Am 13.11.2013 lud ich alle Kolleginnen und Kollegen des Fachbereiches Wirtschaft und Verwaltung in die Oettinger Brauerei nach Gotha ein. In Vorbereitung dieser Veranstaltung hatten sich ca. 30 Kolleginnen und Kollegen angemeldet. Krankheitsbedingt nahmen tatsächlich 20 teil. Die Brauerei arbeitet mit der Agentur "Zum Roten Faden" zusammen die u. a. die Öffentlichkeitsarbeit für Oettinger organisiert und durchführt.

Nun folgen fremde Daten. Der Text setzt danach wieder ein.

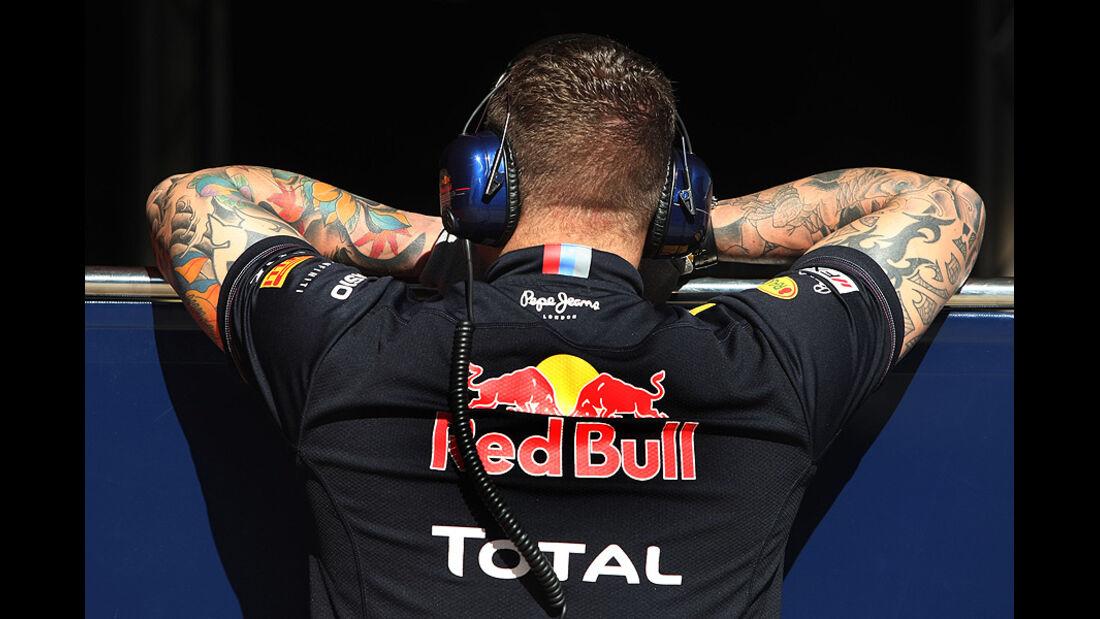 Formel 1-Test, Barcelona, 22.2.2012, Mechaniker, Red Bull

So konnte auch ich auf die Zusammenarbeit mit den beiden Betreibern der Agentur, Wolfgang Gleichmar und Jan Ludwig, bauen und mich auf die Organisation der Veranstaltung verlassen. Wolfgang Gleichmar übernahm in bewährter Form die Vorstellung des Unternehmens und im Weiteren auch die Führung. Unweigerlich kam die Frage der wissbegierigen Wirtschaftslehrer nach dem Marketingkonzept der Oettinger Brauerei und dem Preis, der sichtlich unter dem der anderen sogenannten „Premiumbiere“ liegt. Das ist kein Geheimnis. Wolfgang Gleichmar sprach ganz offen und mit vollem Stolz darüber. Es ist die Strategie oder das Konzept des Weglassens: keine teure Werbekampagne bei hochkarätigen Sportereignissen (Formel 1), keine extra angefertigten Flaschen mit eingearbeitetem Wappen oder ähnlichen Wiedererkennungsmerkmalen, keine bedruckten Kronenkorken, keine aufwändig gestalteten Etiketten. Der Eigentümer von Oettinger, Günther Kollmar, hat aufs richtige Pferd gesetzt, als er sich in den siebziger Jahren entschied, in erster Linie die Supermärkte zu beliefern und das mit Hilfe einer modernen schlanken Logistik. Er erkannte, dass überwiegend zu Hause Bier getrunken wird und nicht in Gaststätten. Daraus resultierend setzte er nicht auf die Unterstützung von Restaurants und Gaststätten mit Werbematerialien, wie Schankanlagen, Bierdeckel, Gläsern usw. Weiterhin wirkt sich auf die flächendeckende, deutschlandweite Versorgung mit Oettinger Bier die Standortverteilung der Brauereien positiv aus. Oettinger braut in Oettingen in Bayern, Gotha, Schwerin, Braunschweig, Mönchen-Gladbach. Die Verteilung der Standorte erlaubt es u. a., dass Oettinger keinen Großhandel als Partner benötigt und selbst auch keine Großhandelsstruktur aufbauen muss. Oettinger ist Marktführer in Deutschland. Ein weiteres Plus für den Standort Gotha ist die super gute Qualität des Wassers, das zur Verfügung steht, da es eine direkte Leitung aus der Ohratalsperre bei Luisenthal zur Brauerei gibt. Diese existiert noch aus Zeiten der Gothaer Brauerei.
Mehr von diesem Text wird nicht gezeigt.